• **Page excerpt**:

Most Railways Missed the Deadline to Implement Positive Train Control

The Dec. 31, 2018, deadline for implementing positive train control (PTC) has come and gone, with most US railways missing the cutoff. Despite having previously received extensions to install positive train control on their trains and railroad tracks, many railways filed requests for an additional extension of up to two years to implement the safety system. This failure puts passenger lives at jeopardy, given the numerous fatal train crashes regulators say could have been prevented by PTC, leading critics and some lawmakers to call for sanctions against those railways that missed the deadline.

What is Positive Train Control?

Positive train control is a rail safety system designed to stop a train that is operating under unsafe circumstances that could result in a crash, such as traveling faster than posted speeds or moving on the same track as another train. When such scenarios are detected, a computer system on the train that collects data from sensors along the tracks warns the engineer to slow or stop the train. If the engineer does not respond in time, PTC takes control of the train and applies the brakes.

For PTC to work, technology on the train must cooperate with technology along the tracks, but often the railway that owns the tracks does not own the train on it. Trains often use tracks owned by other railways. Any technology installed on a train has to communicate effectively with all technology along the tracks, no matter who owns or installs that technology. Likewise, any technology along the tracks must communicate with the trains that run along it, and trains that run along the same stretch of track must also have systems that communicate with each other.

That need for communication might make implementing PTC more difficult, but as the four rail systems that met the deadline show, it is certainly possible to do. North County Transit District, one of the railways to fully implement PTC, did so along stretches of track owned by Metrolink, BNSF, Pacific Sun Railroad, and Amtrak. The railway also had to show its system was fully operable with all passenger and freight trains that run along the same stretch of tracks as it does.

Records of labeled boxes
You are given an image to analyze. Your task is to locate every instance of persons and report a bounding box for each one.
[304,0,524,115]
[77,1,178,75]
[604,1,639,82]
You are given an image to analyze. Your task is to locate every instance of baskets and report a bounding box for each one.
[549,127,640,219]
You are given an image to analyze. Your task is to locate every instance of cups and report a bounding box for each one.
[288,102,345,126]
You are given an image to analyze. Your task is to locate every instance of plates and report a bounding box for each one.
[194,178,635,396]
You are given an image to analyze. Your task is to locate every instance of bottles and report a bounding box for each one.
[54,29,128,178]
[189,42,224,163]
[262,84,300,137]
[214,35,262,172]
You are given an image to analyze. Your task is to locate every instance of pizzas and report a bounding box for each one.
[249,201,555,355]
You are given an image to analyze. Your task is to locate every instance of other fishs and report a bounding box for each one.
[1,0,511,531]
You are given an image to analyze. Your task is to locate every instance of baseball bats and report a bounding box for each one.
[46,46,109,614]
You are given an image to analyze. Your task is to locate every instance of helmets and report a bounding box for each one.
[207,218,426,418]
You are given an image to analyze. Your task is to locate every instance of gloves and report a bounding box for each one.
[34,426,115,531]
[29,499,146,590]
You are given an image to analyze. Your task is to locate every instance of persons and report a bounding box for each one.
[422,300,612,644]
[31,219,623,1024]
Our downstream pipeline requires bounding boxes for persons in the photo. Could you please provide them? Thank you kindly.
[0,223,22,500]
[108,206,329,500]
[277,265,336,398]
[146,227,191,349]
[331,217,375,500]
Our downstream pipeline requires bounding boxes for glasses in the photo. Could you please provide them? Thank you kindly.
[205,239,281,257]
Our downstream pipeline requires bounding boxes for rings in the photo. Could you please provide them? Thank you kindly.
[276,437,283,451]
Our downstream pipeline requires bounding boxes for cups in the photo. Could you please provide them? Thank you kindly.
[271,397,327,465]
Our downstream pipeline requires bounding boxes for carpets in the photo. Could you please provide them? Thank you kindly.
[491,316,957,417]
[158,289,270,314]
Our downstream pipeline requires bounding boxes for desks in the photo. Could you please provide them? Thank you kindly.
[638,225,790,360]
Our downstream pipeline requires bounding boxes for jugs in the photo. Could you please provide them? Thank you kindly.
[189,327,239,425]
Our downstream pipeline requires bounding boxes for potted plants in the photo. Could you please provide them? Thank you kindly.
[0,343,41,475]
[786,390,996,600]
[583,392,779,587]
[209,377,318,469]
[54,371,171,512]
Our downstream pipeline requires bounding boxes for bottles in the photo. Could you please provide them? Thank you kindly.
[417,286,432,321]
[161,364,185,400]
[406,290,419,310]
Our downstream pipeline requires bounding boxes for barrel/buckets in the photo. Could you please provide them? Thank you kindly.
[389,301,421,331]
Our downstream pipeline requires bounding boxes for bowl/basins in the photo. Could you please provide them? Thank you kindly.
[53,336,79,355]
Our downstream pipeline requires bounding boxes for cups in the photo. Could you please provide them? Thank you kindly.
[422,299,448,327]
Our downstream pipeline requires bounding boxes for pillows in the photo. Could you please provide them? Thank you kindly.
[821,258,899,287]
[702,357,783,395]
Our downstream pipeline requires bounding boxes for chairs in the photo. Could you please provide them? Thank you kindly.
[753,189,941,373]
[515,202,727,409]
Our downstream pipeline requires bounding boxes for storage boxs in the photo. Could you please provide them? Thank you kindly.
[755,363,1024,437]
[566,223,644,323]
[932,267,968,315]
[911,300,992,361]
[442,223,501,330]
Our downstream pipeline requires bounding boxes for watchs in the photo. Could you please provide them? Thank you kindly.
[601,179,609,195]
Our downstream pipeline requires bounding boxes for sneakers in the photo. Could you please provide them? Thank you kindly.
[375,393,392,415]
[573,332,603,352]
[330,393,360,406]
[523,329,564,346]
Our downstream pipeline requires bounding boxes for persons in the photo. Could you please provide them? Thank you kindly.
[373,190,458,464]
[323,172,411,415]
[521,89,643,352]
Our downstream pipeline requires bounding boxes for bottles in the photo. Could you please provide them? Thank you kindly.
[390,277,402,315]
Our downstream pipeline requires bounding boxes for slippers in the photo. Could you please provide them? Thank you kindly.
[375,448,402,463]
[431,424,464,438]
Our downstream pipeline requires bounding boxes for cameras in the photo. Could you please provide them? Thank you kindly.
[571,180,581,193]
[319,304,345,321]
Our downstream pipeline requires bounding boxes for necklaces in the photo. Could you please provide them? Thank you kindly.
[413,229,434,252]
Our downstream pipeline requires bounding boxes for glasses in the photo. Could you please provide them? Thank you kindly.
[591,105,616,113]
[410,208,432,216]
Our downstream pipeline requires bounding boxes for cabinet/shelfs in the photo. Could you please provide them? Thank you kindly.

• **Task**: Pick up the article on positive train control after its final sentence and write the next part.

• **Reply to the exercise**:
Only Four Rail Systems Met the PTC Deadline

Only four rail systems in the US met the PTC deadline, with most of the rest applying for or already receiving extensions. The four who met the deadline are North County Transit District, Port Authority Trans-Hudson Corp. (PATH), Portland & Western Railroad, and Southern California Regional Rail Authority (Metrolink).

Thirty-three of the remaining 37 railroads mandated to implement PTC applied for or already received approval for an extension. This is the second extension granted regarding PTC. The 2008 Rail Safety Improvement Act mandated positive train control for any railway that offered intercity passenger or commuter service, or that involved transporting certain hazardous materials. The act initially set a deadline for the end of 2015, but Congress extended the deadline to the end of 2018, with the possibility of an additional two-year extension for railroads that met specific criteria.

Lack of Positive Train Control Puts Passenger Lives in Jeopardy

Train accident attorney Ronald L.M. Goldman, a longtime advocate for PTC says, “It is inarguable that PTC saves lives. And yet, the rail industry and lawmakers have continued to drag their feet, resulting in needless death and destruction.”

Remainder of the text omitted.